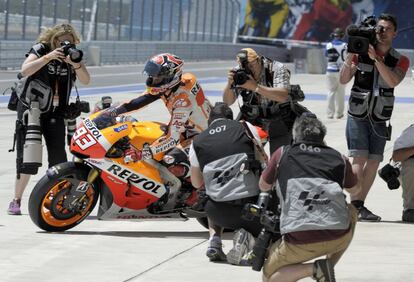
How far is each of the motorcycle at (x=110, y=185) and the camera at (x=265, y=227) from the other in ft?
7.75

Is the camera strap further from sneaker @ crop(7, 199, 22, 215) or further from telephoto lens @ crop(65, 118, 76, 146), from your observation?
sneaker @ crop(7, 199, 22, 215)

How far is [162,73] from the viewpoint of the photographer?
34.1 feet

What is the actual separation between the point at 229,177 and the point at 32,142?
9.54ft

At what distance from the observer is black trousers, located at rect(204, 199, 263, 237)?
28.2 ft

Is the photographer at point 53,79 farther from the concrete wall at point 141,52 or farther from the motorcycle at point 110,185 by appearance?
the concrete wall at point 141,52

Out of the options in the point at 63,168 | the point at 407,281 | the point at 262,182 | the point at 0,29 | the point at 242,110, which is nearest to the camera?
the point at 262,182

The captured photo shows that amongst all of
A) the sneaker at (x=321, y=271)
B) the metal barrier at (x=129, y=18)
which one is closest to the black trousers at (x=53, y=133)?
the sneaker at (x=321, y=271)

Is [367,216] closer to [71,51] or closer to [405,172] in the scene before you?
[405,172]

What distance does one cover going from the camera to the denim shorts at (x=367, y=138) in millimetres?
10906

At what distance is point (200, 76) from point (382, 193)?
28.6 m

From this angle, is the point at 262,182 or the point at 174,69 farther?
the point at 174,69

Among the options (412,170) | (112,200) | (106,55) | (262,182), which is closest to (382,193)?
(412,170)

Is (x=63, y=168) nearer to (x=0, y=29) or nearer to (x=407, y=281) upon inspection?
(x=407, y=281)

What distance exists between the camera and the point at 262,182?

* **Exercise directions**
Copy out all of the data above word for word, leaving out the pictures.

* **Written response**
How far is each of the motorcycle at (x=110, y=185) and the camera at (x=265, y=227) from the other in ft?
7.75

Is the camera strap further from sneaker @ crop(7, 199, 22, 215) or further from telephoto lens @ crop(65, 118, 76, 146), from your observation?
sneaker @ crop(7, 199, 22, 215)

How far is [162,73] from the viewpoint of the photographer?
34.1 feet

What is the actual separation between the point at 229,177 and the point at 32,142?
9.54ft

At what distance from the observer is black trousers, located at rect(204, 199, 263, 237)?
28.2 ft

Is the photographer at point 53,79 farther from the concrete wall at point 141,52 or farther from the motorcycle at point 110,185 by appearance?
the concrete wall at point 141,52

Out of the options in the point at 63,168 | the point at 407,281 | the point at 262,182 | the point at 0,29 | the point at 242,110, which is nearest to the camera?
the point at 262,182

The captured photo shows that amongst all of
A) the sneaker at (x=321, y=271)
B) the metal barrier at (x=129, y=18)
which one is closest to the black trousers at (x=53, y=133)?
the sneaker at (x=321, y=271)

Is [367,216] closer to [71,51] or closer to [405,172] in the scene before you?
[405,172]

What distance does one cover going from the camera to the denim shorts at (x=367, y=138) in millimetres?
10906

At what distance is point (200, 76) from point (382, 193)?
28.6 m

From this angle, is the point at 262,182 or the point at 174,69 farther?
the point at 174,69

Among the options (412,170) | (112,200) | (106,55) | (262,182), which is closest to (382,193)?
(412,170)

Is (x=63, y=168) nearer to (x=0, y=29) or nearer to (x=407, y=281) upon inspection?
(x=407, y=281)

What distance exists between the camera and the point at 262,182?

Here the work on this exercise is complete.